Texto dado ::
▽

La cosa se complica tras la irrupción, durante los últimos años, de un nuevo elemento: una izquierda populista estimulada por la crisis financiera de 2008. En realidad, esto no constituye ninguna sorpresa. La llegada del populismo de izquierdas se ha visto preparada, durante las últimas décadas, por el aplastante predominio – en los ámbitos cultural, académico y mediático– de la izquierda posmoderna. Existe una relación de continuidad entre los nuevos movimientos de izquierda (llámense populistas, radicales, de extrema izquierda o como se quiera) y la izquierda posmoderna. Ambos comparten los mismos dogmas, el mismo sustrato cultural, la misma mitología progresista. Ambos son el ecosistema natural de la “corrección política”. Ambos son coetáneos del período de máxima expansión del neoliberalismo (una coincidencia nada casual a la que nos referiremos más tarde). Para calificar al pensamiento de esa izquierda posmoderna algunos utilizan el término de “marxismo cultural”. Para calificar a esa izquierda populista muchos continúan refiriéndose al comunismo o al “neo–comunismo”, como si éste fuera una amenaza real, como si éste tuviese la capacidad de reproducir la experiencia totalitaria del siglo XX.

Pero estas definiciones responden a categorías obsoletas. No nos encontramos aquí frente a “marxismo cultural”, ni frente al “marxismo” a secas, ni mucho menos frente al comunismo. Todo lo contrario. La izquierda posmoderna –y esta es la tesis central que defenderemos en estas páginas– tiene muy poco de marxista y sí mucho de neoliberalismo cultural puro y duro.

Pero eso es algo que a primera vista no parece tan claro. Es muy cierto que la izquierda radical usa y abusa de una retórica “retro” (el “antifascismo” en primer lugar) y reclama para sí el patrimonio moral de las luchas “progresistas” del pasado. Pero con ello lo único que hace es parasitar una épica revolucionaria que no le corresponde. En realidad, la apuesta ideológica de la izquierda en todas sus variedades (desde la socialdemócrata hasta la más radical o populista) se inscribe de facto en la agenda de la globalización neoliberal. Y si su pensamiento es a veces calificado como “marxismo cultural”, ello obedece al peso del viejo lenguaje, así como a la rutina mental de la derecha habituada a categorizar como “comunista” todo lo que no le gusta.

△

Datos almacenados ::

▽

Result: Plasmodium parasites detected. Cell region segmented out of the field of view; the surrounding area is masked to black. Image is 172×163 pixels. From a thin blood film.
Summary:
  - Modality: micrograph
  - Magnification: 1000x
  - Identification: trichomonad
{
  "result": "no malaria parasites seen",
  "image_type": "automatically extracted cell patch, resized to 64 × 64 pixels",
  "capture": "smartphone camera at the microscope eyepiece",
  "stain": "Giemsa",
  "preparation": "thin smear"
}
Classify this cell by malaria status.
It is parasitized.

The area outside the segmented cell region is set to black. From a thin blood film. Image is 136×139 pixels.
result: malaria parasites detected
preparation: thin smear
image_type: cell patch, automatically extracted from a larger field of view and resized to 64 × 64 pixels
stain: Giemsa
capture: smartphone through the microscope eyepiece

△
▽

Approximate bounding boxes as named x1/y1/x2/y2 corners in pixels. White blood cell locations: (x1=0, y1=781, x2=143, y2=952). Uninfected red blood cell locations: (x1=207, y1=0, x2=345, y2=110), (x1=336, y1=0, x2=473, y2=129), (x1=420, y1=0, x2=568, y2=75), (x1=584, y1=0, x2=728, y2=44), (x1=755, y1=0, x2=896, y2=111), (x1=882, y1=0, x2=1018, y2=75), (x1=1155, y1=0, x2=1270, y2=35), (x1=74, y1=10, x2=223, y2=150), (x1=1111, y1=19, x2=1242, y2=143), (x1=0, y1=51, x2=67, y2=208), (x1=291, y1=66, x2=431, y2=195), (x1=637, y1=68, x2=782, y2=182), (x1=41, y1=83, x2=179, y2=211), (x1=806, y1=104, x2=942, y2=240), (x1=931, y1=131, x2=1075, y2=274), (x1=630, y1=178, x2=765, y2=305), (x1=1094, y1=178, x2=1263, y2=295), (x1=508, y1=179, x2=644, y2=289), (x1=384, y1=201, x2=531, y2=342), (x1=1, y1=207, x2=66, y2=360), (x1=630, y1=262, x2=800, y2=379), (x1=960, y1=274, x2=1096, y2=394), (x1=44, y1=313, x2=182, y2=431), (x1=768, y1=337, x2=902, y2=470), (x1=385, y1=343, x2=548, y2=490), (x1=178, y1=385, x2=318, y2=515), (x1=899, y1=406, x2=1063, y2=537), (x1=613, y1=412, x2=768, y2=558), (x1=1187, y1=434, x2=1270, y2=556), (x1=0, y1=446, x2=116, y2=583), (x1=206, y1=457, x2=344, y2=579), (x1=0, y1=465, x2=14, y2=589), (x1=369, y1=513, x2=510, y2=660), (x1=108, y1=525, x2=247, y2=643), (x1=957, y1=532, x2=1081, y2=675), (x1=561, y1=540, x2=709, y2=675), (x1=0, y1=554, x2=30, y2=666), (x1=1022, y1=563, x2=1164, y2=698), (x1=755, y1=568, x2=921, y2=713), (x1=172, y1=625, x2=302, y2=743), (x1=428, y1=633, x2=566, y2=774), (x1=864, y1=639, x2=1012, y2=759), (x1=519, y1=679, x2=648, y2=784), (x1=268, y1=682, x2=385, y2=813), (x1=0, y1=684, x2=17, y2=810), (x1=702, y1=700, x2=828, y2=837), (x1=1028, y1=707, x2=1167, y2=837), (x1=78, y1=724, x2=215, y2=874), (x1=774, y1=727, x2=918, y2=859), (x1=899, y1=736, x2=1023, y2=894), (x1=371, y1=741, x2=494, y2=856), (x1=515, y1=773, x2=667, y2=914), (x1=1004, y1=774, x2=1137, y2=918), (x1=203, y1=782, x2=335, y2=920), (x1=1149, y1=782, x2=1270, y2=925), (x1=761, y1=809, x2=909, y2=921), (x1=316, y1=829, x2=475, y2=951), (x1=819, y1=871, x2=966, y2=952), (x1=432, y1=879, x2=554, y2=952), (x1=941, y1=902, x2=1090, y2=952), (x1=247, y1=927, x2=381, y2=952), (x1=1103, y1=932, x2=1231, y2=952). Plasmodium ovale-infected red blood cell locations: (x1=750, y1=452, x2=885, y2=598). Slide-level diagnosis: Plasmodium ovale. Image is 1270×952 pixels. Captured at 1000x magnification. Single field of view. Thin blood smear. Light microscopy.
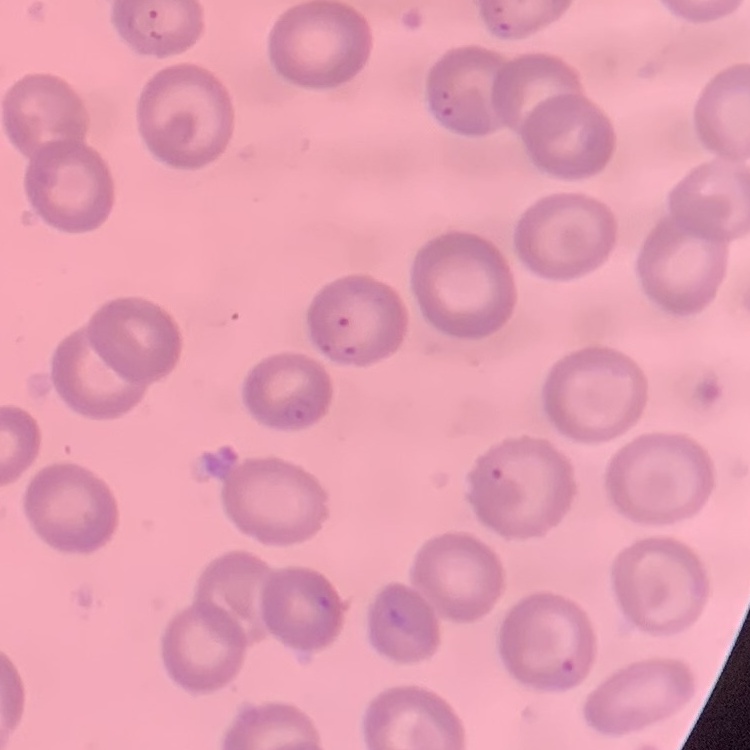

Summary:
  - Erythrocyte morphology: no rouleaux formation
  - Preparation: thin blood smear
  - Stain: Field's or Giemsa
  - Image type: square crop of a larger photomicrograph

△
▽

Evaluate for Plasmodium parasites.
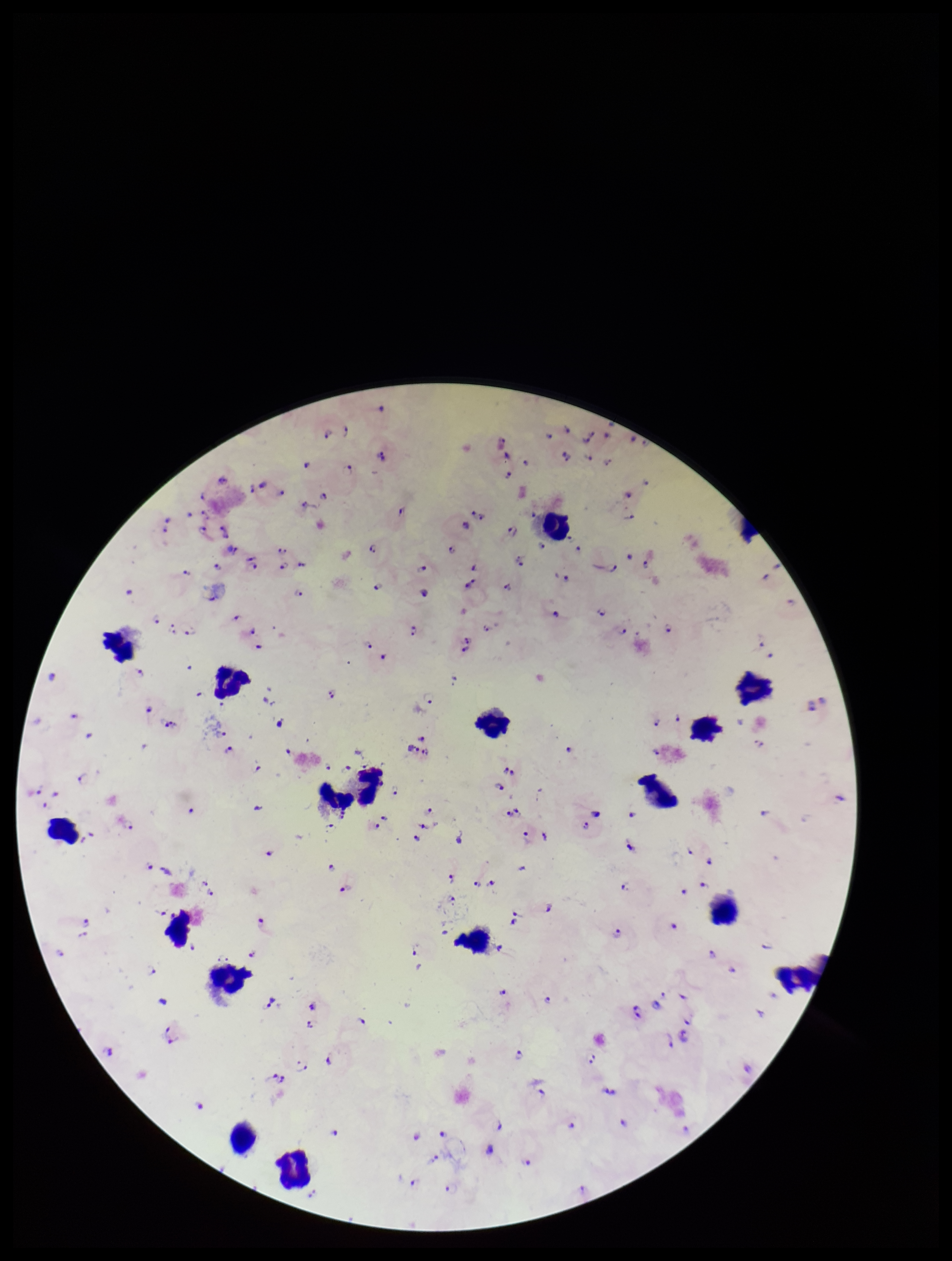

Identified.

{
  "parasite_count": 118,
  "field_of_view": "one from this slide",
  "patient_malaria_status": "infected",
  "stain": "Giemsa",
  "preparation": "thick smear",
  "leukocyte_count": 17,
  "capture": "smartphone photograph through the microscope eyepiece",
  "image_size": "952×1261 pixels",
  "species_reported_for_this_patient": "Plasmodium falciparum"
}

△

Enunciado 1 :: Reproduce tal cual las líneas de las entradas que van desde la que contiene "Result: Plasmodium parasites" hasta la que contiene "capture: smartphone through", ambas incluidas.
Enunciado 2 :: Escribe la continuación del texto sobre la izquierda posmoderna a partir de su última oración.

Resultado 1 ::
Result: Plasmodium parasites detected. Cell region segmented out of the field of view; the surrounding area is masked to black. Image is 172×163 pixels. From a thin blood film.
Summary:
  - Modality: micrograph
  - Magnification: 1000x
  - Identification: trichomonad
{
  "result": "no malaria parasites seen",
  "image_type": "automatically extracted cell patch, resized to 64 × 64 pixels",
  "capture": "smartphone camera at the microscope eyepiece",
  "stain": "Giemsa",
  "preparation": "thin smear"
}
Classify this cell by malaria status.
It is parasitized.

The area outside the segmented cell region is set to black. From a thin blood film. Image is 136×139 pixels.
result: malaria parasites detected
preparation: thin smear
image_type: cell patch, automatically extracted from a larger field of view and resized to 64 × 64 pixels
stain: Giemsa
capture: smartphone through the microscope eyepiece

Resultado 2 ::
Pero no, no nos encontramos en vísperas de un “asalto a los cielos” leninista, ni en el de una socialización de los medios de producción, ni en el de una dictadura del proletariado. Todo lo contrario: el escenario es el de la dictadura de una “superclase” (overclass) mundializada, apoyada en técnicas de “gobernanza” posdemocrática. Un escenario en el que la izquierda radical ejerce las funciones de acelerador y comparsa, preparando el clima cultural propicio a todas las huidas hacia adelante de la civilización liberal. Frente a los desafectos, la izquierda radical asegura – con su celo vigilante e histeria correctista– una función intimidatoria y represora que adquiere tintes parapoliciales. Tareas todas ellas perfectamente homologadas por el sistema.

¿De dónde vienen, pues, los equívocos? En el mundo de las ideas no hay blancos y negros. El vocabulario actual de la corrección política se nutre, sin ninguna duda, de una incubación en el posmarxismo de la Escuela de Frankfurt y sus epígonos. Ahí está el origen de un malentendido – el pretendido carácter “marxista” de la ideología hoy dominante – que la guerra cultural anti–mundialista debería deshacer de una vez por todas, si quisiera asumir una definición eficaz del enemigo.

Conviene para ello hacer un poco de historia.

Los auténticos enterradores del marxismo

Suele pensarse que el fin del marxismo como ideología política tuvo lugar en 1989, con la caída del “socialismo real” y el derrumbe de la URSS. Pero lo cierto es que el marxismo había sido enterrado muchos años antes, y que bastantes de sus enterradores pasaban por ser discípulos de Marx.

En realidad, el acontecimiento que supuso el canto de cisne del marxismo fue la revolución de mayo 1968, el momento en que el movimiento obrero fue desplazado por un sucedáneo: el “gauchismo” liberal–libertario.[4] Pero la epifanía progre de los estudiantes de París y de Berkeley había sido prefigurada – con varias décadas de antelación – por el corpus teórico (también llamado “teoría crítica”) de la “Escuela de Frankfurt”. Fueron los intelectuales del “Instituto para la Investigación Social” fundado en 1923 en esa ciudad alemana los que provocaron, desde dentro, la implosión del marxismo. Muchas de las ideas y temas impulsados por esos intelectuales se encuentran en el origen de los condensados ideológicos que hoy conforman la ideología mundialista.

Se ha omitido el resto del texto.